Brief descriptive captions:
● ● ●
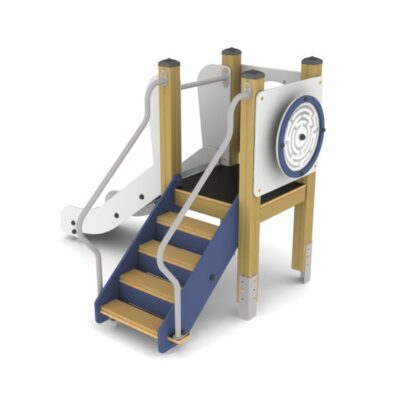 Горка «Индиго», Наш двор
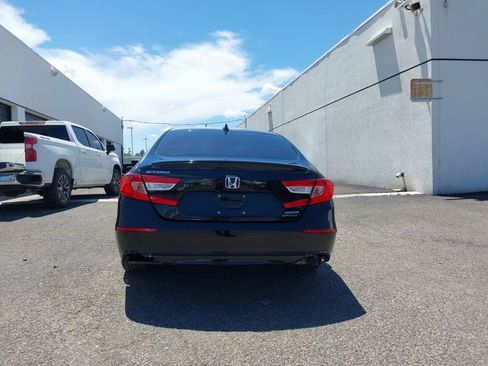 Used 2022 Honda Accord Sport image 6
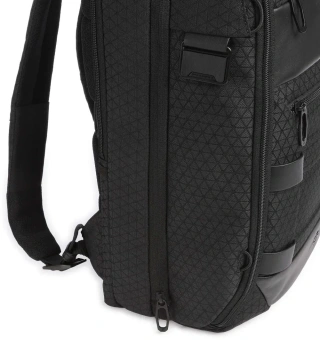 Рюкзак Piquadro Hex CA6828W139/N черный полиэстер - купить недорого с доставкой в интернет-магазине
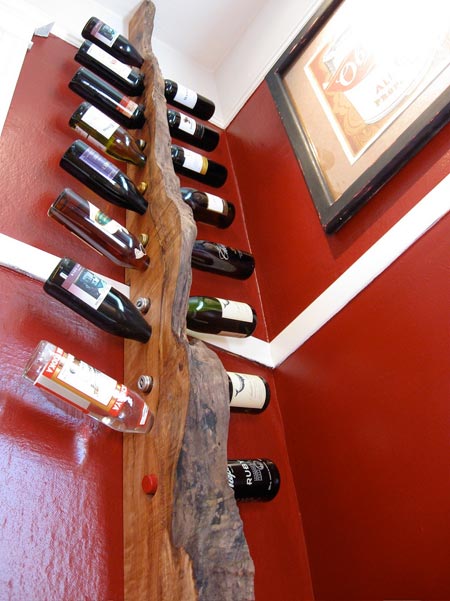 wine rack project plans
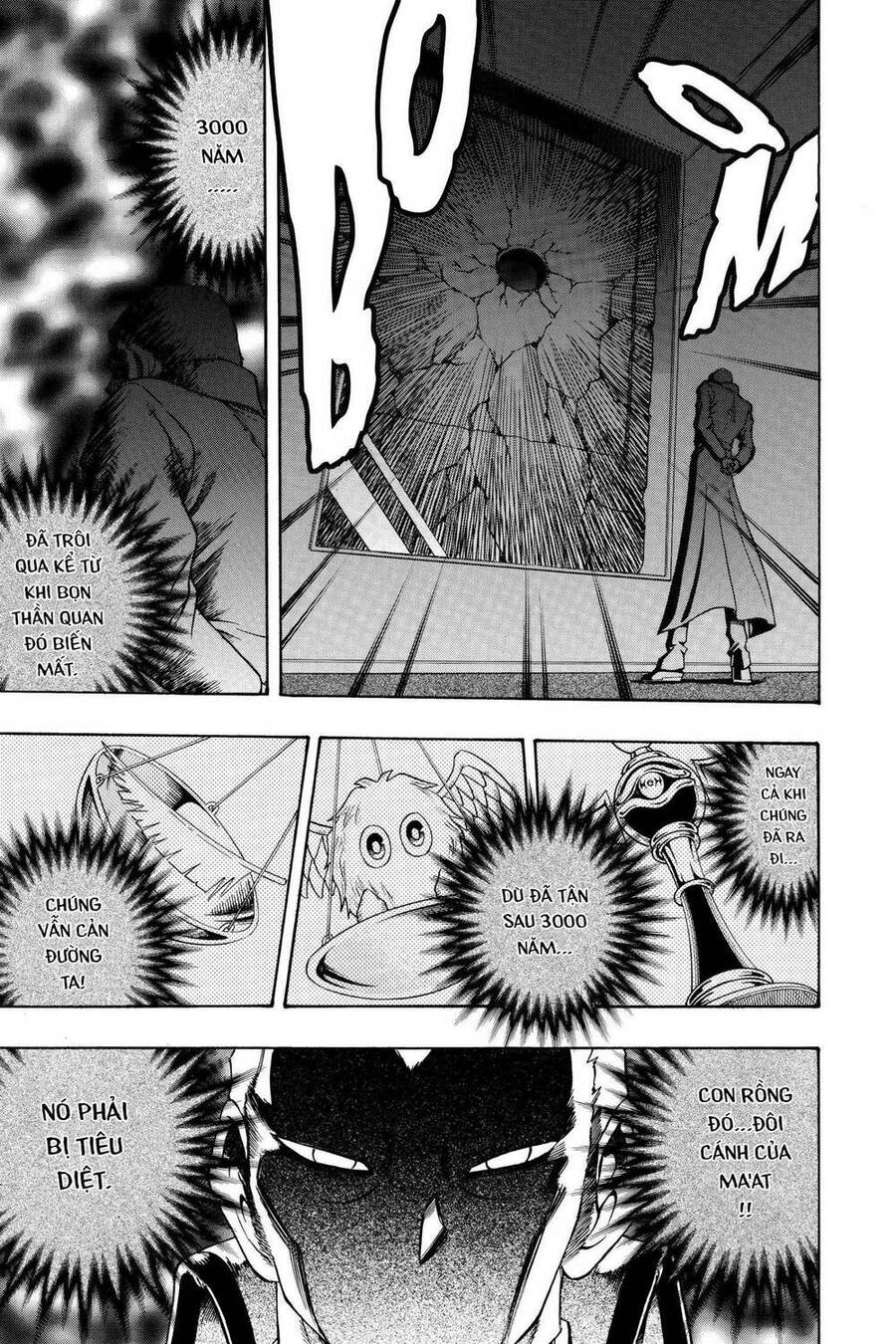 Yu-Gi-Oh! Manga Collection Chapter 29 - 8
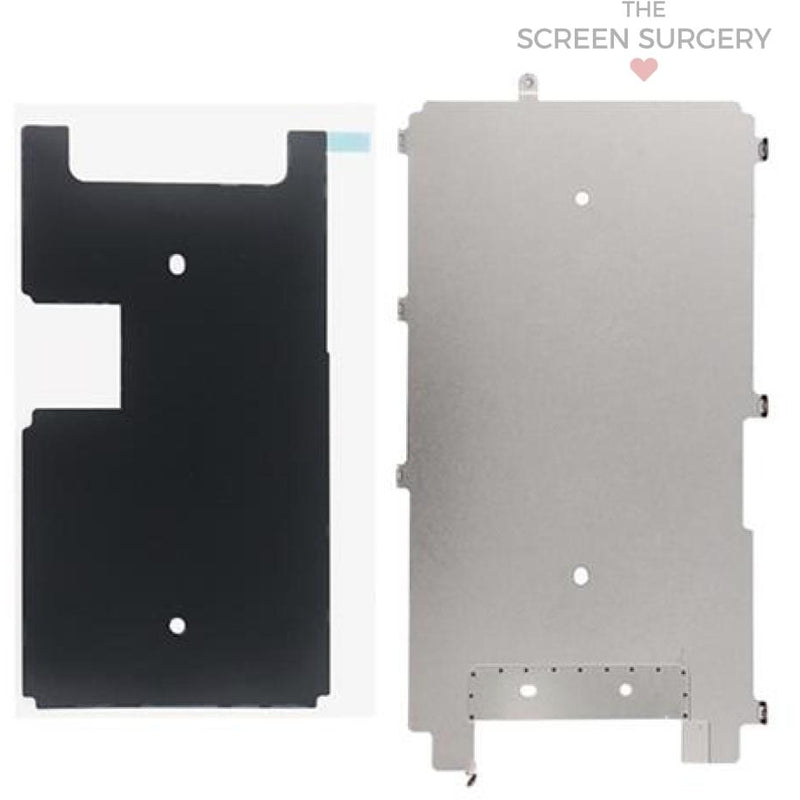 Iphone 6S Lcd Back Metal Plate Inc Heat (Apple) Iphone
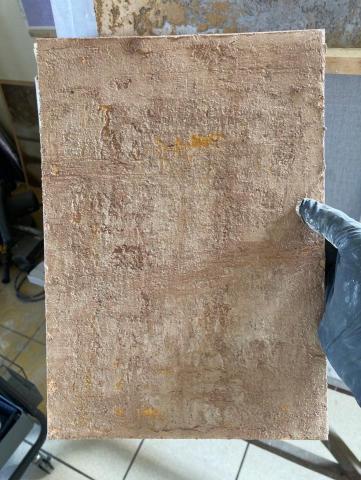 塗藝圖 - 土質礦物漆  多色混搭  鄉村風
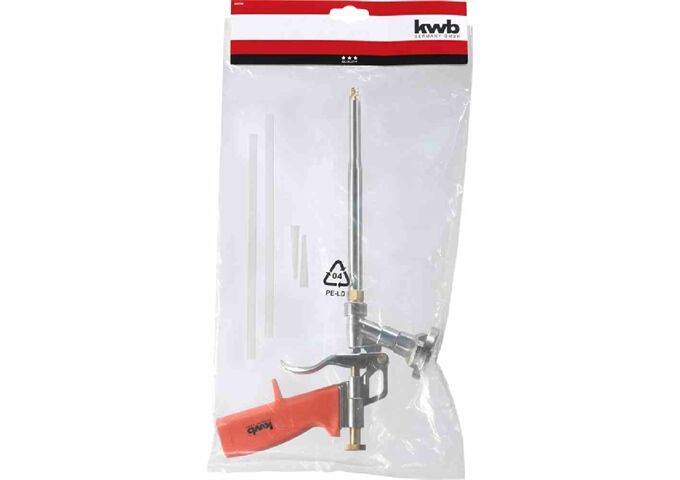 KWB PU-Bau-Schaumpistole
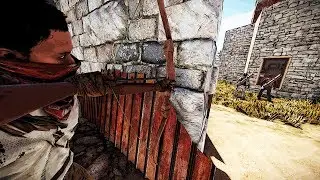 The craziest start in Rust
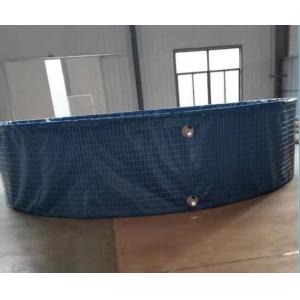 Buy cheap 40000L Fish Farming Tank from wholesalers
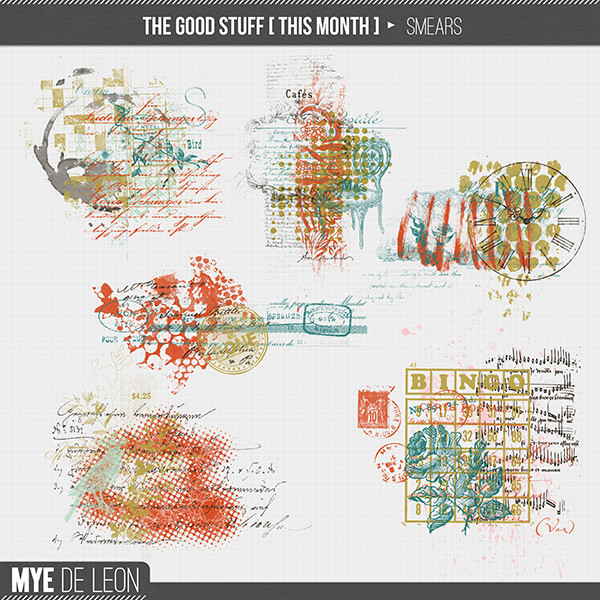 The Good Stuff {This Month} | Smears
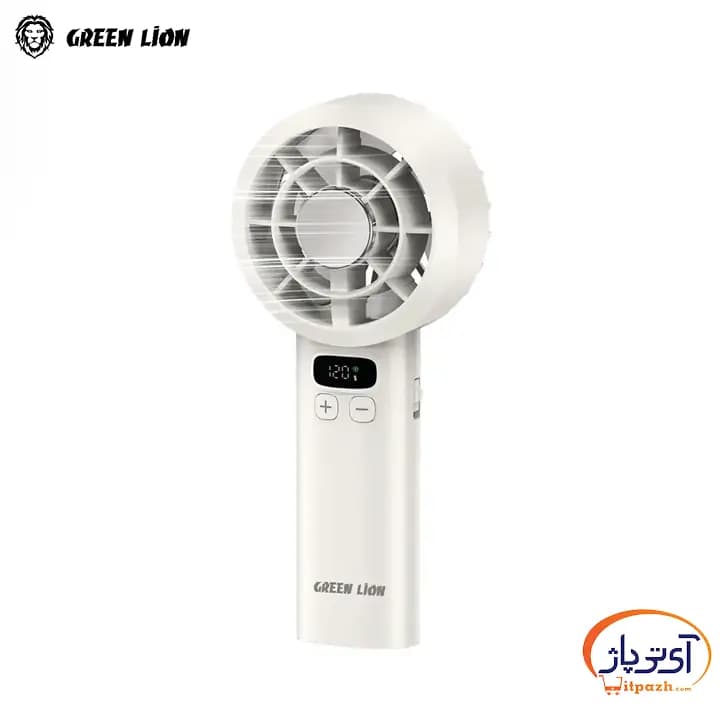 پنکه دستی گرین لاین مدل HANDHELD FAN WINDIX
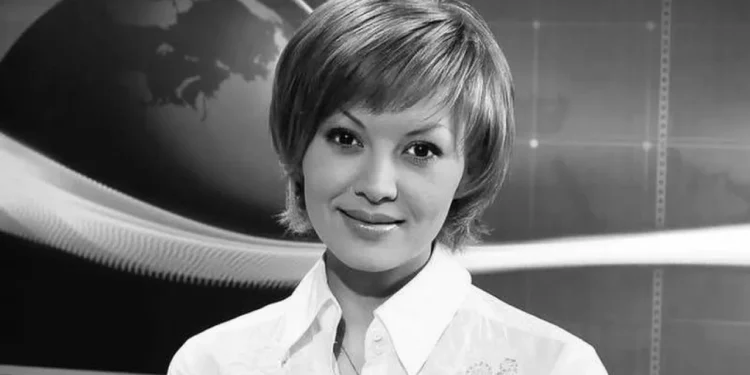 Скончалась известная казахстанская спортивная журналистка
● ● ●
(WORK ORDER) Please transcribe, word for word, every line from the one containing "Yu-Gi-Oh! Manga Collection Chapter 29 - 8" through the last line of the records, both included, and leave the pictures out.

(OUTPUT OF THE EXERCISE)
 Yu-Gi-Oh! Manga Collection Chapter 29 - 8
 Iphone 6S Lcd Back Metal Plate Inc Heat (Apple) Iphone
 塗藝圖 - 土質礦物漆  多色混搭  鄉村風
 KWB PU-Bau-Schaumpistole
 The craziest start in Rust
 Buy cheap 40000L Fish Farming Tank from wholesalers
 The Good Stuff {This Month} | Smears
 پنکه دستی گرین لاین مدل HANDHELD FAN WINDIX
 Скончалась известная казахстанская спортивная журналистка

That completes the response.